> [EXERCISE DIRECTIONS] Without including any pictures, copy each entry below exactly.

[RAW DATA Boundary: Start]

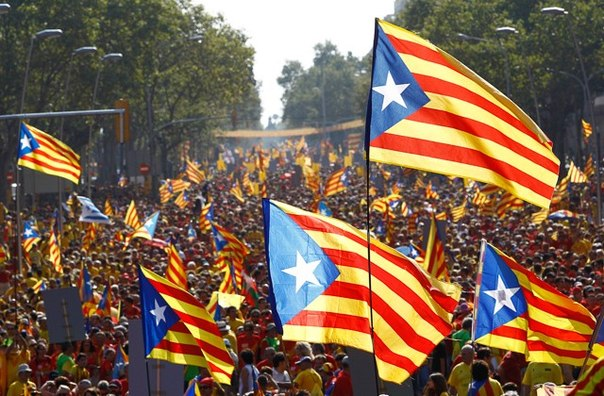 Каталонский референдум: власти Испании наводнили регион полицией и обвиняют Барселону в экстремизме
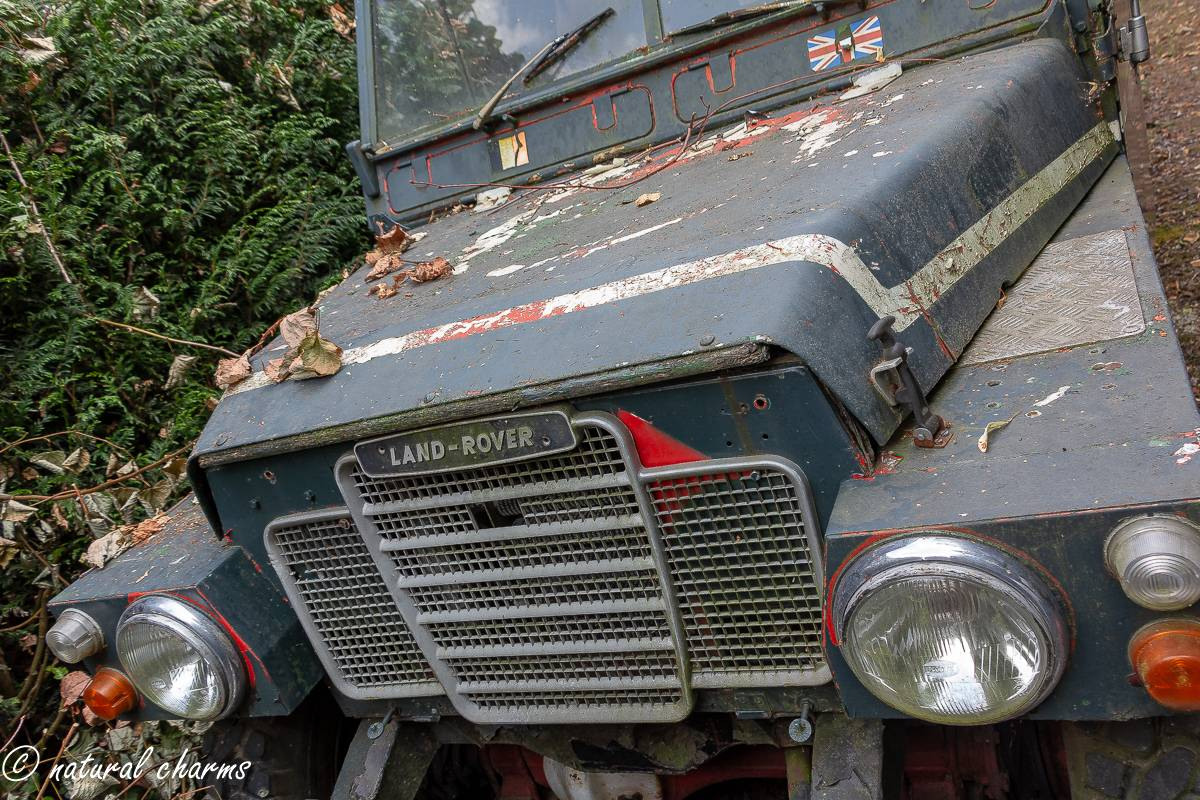 naturalcharms-oldcharms-urbex-fotografie-auto-landrover-1138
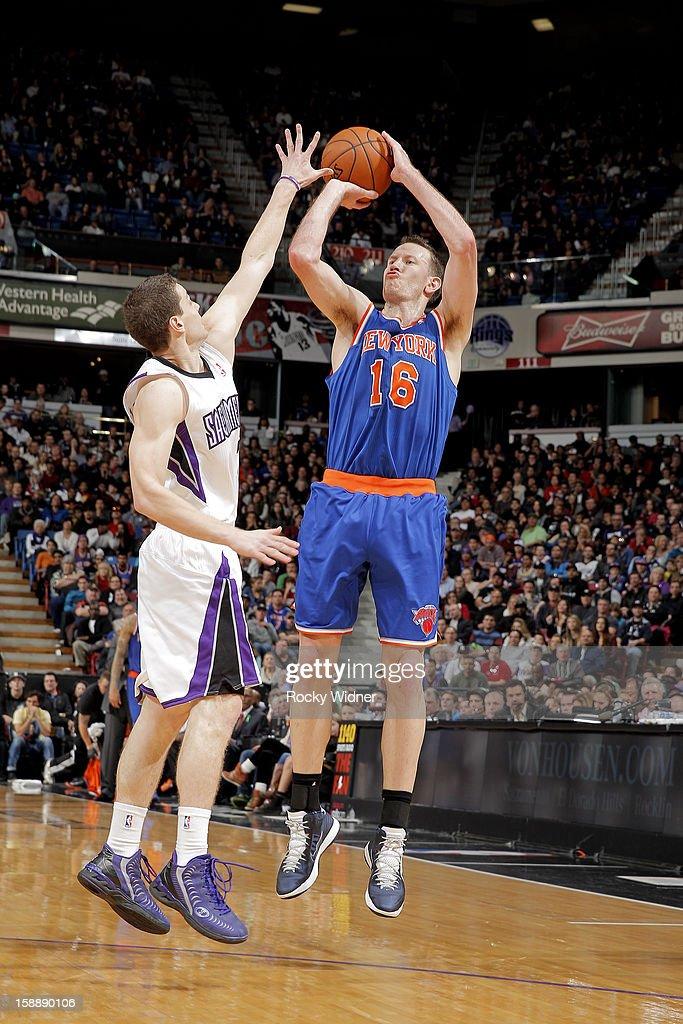 online retailer 39b71 88d60 Steve Novak of the New York Knicks shoots against Jimmer ...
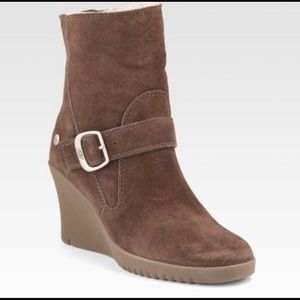 UGG Gisselle Brown Wedge Bootie Size 6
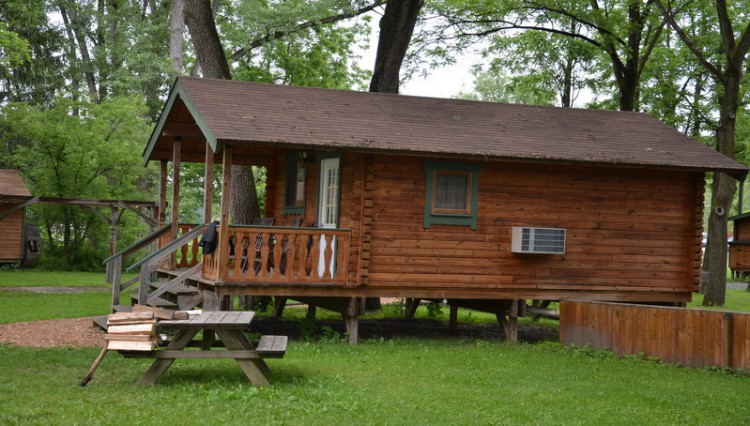 Catharine cottages watkins glen lodging for Cabin rentals vicino a watkins glen ny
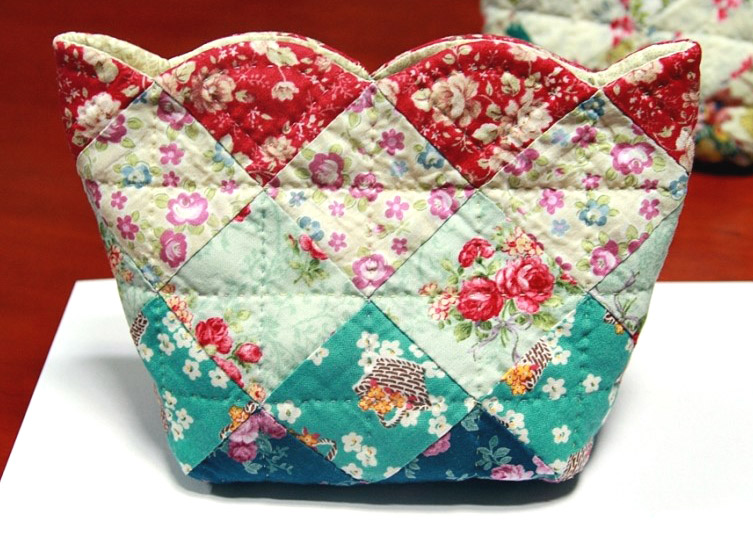 Fast and easy patchwork Sew Together Bag. DIY Tutorial in Pictures.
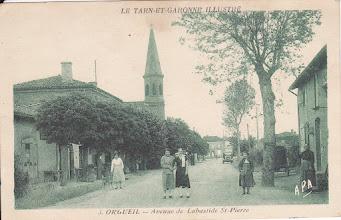 Photo: Orgueil (82) - La grand-rue en venant de Labastide-Saint-Pierre - Carte non voyagée des années 1920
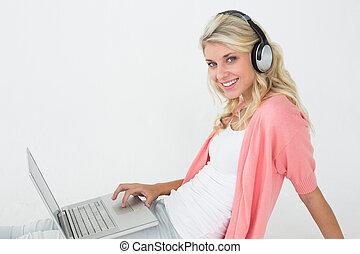 belle femme, ordinateur portable, quoique, musique écouter, utilisation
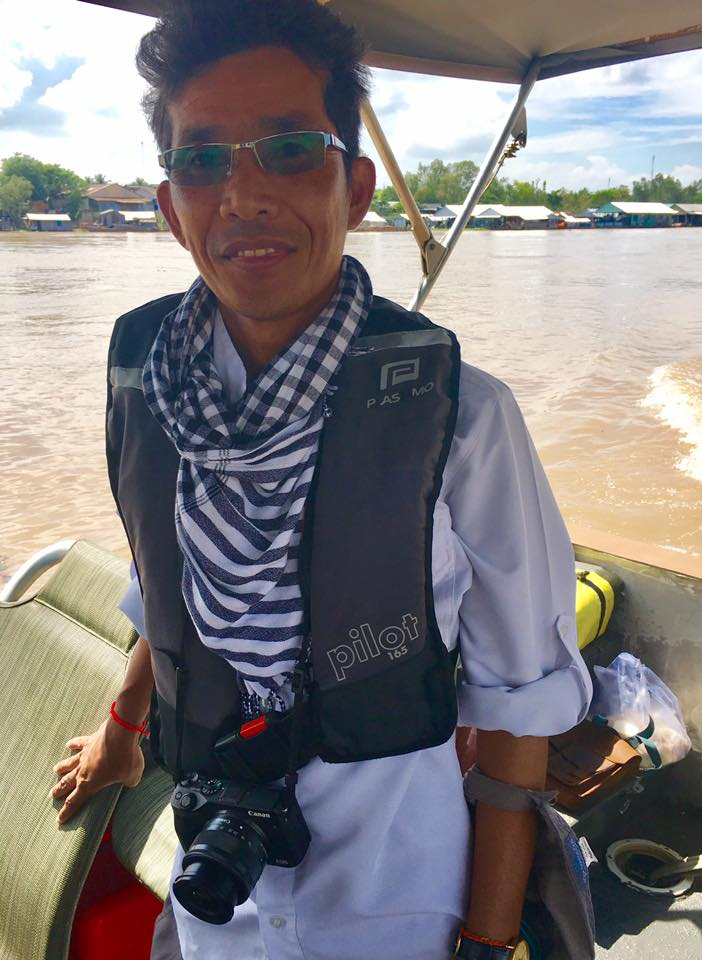 Like-minded traveler joins us on a guided tour of the Mekong River AQUA MEKONG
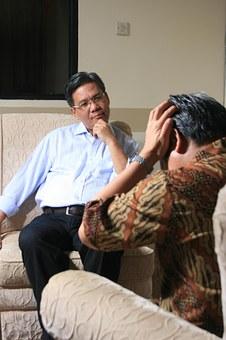 Czym jest terapia hipnozą?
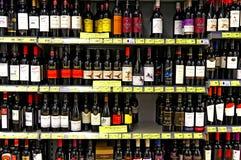 Wijnflessen bij supermarkt Stock Foto's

[RAW DATA Boundary: End]

> [ANSWER SECTION]
 Каталонский референдум: власти Испании наводнили регион полицией и обвиняют Барселону в экстремизме
 naturalcharms-oldcharms-urbex-fotografie-auto-landrover-1138
 online retailer 39b71 88d60 Steve Novak of the New York Knicks shoots against Jimmer ...
 UGG Gisselle Brown Wedge Bootie Size 6
 Catharine cottages watkins glen lodging for Cabin rentals vicino a watkins glen ny
 Fast and easy patchwork Sew Together Bag. DIY Tutorial in Pictures.
 Photo: Orgueil (82) - La grand-rue en venant de Labastide-Saint-Pierre - Carte non voyagée des années 1920
 belle femme, ordinateur portable, quoique, musique écouter, utilisation
 Like-minded traveler joins us on a guided tour of the Mekong River AQUA MEKONG
 Czym jest terapia hipnozą?
 Wijnflessen bij supermarkt Stock Foto's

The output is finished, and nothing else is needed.